Num ano marcado por retrocessos nos direitos das pessoas queer e trans, Come See Me in the Good Light surge como um raro gesto de luz. O documentário de Ryan White acompanha Andrea Gibson e Megan Falley nos meses após um diagnóstico de cancro terminal, mas o que realmente coloca no centro é um amor queer vivido sem medo: terno, quotidiano e profundamente cúmplice.
Num tempo em que a desumanização cresce, ver duas pessoas queer a cuidarem-se, a rirem-se e a enfrentarem a vulnerabilidade como parte da vida é, por si só, um ato político. E um lembrete de que continuamos a existir para lá das narrativas de trauma: existimos no afeto, na intimidade e na resistência suave de continuar a amar.
Come See Me in the Good Light estreia-se assim como um dos documentários mais marcantes do ano, tendo um Metascore de 81 e uma receção celebrada pelo retrato íntimo sobre amor, humor, perda e a urgência de viver.
Um resto de vida além de um diagnóstico
Andrea Gibson, poeta e ativista, recebeu um diagnóstico de cancro terminal. O filme acompanha Andrea e Megan durante esse período incerto. Mas evita o drama fácil. Procura antes a ternura, a alegria possível e o quotidiano partilhado. Há lágrimas, claro. Mas há também gargalhadas, idiossincrasias e pequenos gestos que sustentam uma vida.

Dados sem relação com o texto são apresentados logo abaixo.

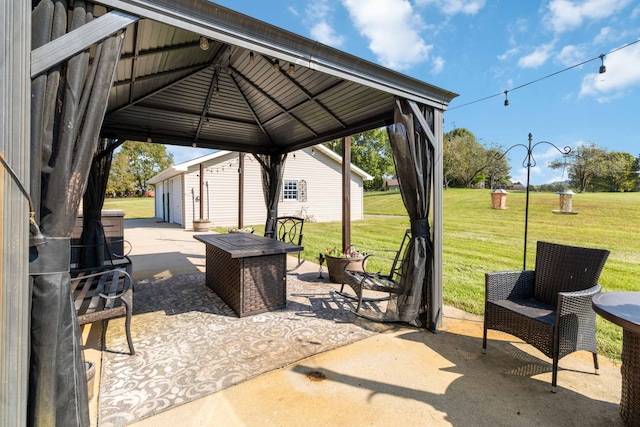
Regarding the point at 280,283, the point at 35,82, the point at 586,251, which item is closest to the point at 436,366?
the point at 586,251

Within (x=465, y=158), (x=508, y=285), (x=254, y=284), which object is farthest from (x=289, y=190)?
(x=465, y=158)

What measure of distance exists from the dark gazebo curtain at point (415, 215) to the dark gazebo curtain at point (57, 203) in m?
2.60

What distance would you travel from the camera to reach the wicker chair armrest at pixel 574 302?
1.99m

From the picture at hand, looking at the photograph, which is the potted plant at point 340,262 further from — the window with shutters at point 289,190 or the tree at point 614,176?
the tree at point 614,176

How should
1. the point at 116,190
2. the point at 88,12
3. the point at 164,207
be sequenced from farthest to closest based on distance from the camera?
the point at 116,190 → the point at 164,207 → the point at 88,12

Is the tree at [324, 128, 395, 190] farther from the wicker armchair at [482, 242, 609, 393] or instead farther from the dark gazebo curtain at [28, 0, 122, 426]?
the dark gazebo curtain at [28, 0, 122, 426]

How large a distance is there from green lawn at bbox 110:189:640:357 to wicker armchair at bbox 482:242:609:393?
29.7 inches

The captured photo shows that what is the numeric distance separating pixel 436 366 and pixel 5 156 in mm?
3001

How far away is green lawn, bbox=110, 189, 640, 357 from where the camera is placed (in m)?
4.15

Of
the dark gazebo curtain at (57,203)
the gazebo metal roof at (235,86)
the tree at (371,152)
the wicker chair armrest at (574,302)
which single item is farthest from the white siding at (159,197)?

White e a produtora Jessica Hargrave chegaram a Andrea por Tig Notaro. A comediante prometia algo leve, mas, em vez disso, sugeriu “poesia e cancro”. A reação inicial foi de hesitação. Depois, tudo mudou ao verem a força do poema “Guardian Angel Fish” e ouvirem Andrea falar sobre mortalidade com clareza rara. Foi esse encontro que levou a equipa ao Colorado e a percebere, em poucos dias, que havia ali um filme inevitável.

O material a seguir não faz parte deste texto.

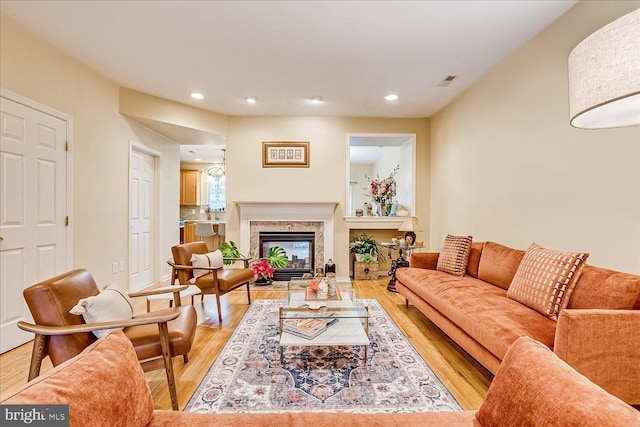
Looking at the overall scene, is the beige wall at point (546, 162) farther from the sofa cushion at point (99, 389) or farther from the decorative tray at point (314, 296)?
the sofa cushion at point (99, 389)

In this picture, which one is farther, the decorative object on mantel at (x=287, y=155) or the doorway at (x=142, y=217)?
the decorative object on mantel at (x=287, y=155)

Megan Falley conta que não houve dúvidas. A escrita estava difícil para Andrea, devido aos tratamentos, como tal, a câmara tornou-se um modo de continuar a criar, sem esforço físico impossível. Filmar o que já estavam a viver deu-lhes uma forma de testemunhar o amor e de o transformar em algo que pudesse tocar outras pessoas.

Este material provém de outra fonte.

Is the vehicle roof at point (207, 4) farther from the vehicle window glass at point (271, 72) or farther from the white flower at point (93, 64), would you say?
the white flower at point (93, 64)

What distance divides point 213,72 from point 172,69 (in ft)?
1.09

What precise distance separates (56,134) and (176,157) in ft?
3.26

Andrea Gibson e o saborear da vida

O filme mostra o lado público de Andrea, a sua sabedoria, intensidade e profunda humanidade, mas oferece também o seu lado lúdico. Megan diz que se apaixonou por essa parte: o humor, o caos doce, a energia leve que não aparece sempre nos palcos. Pequenos momentos, como a caixa do correio a desmoronar, revelam esse lado brincalhão. E revelam como, mesmo em dias difíceis, permanecia um impulso para rir.
Num tempo de ataques a pessoas queer e trans, este documentário é um sopro de resistência. A relação entre Andrea e Megan é um exemplo belo de intimidade queer vivida sem filtros. É um amor longo, cúmplice, feito de rotinas, cuidados, piadas privadas e uma confiança visceral. Não é um “filme queer para queer”. É, antes de tudo, uma história universal. E é essa universalidade que pode abrir portas a quem ainda torce o nariz a narrativas LGBTQIA+.
A morte como parte da vida
É também impossível esquecer que Andrea morreu em julho. Saber isso enquanto vemos os últimos meses dá peso às pequenas cenas. E torna a presença de Megan, hoje viúva aos 37 anos, ainda mais tocante. O filme não nos convida a temer esse fim. Convida-nos a reconhecê-lo como parte da vida e a reparar no que temos enquanto ainda o temos.
Come See Me in the Good Light é uma carta de amor. É uma memória viva. É um convite ao cuidado mútuo. E é também uma lembrança de que representar vidas queer com verdade continua a ser um gesto, mais do que político, profundamente humano.
Come See Me In The Good Light já está disponível para streaming na AppleTV.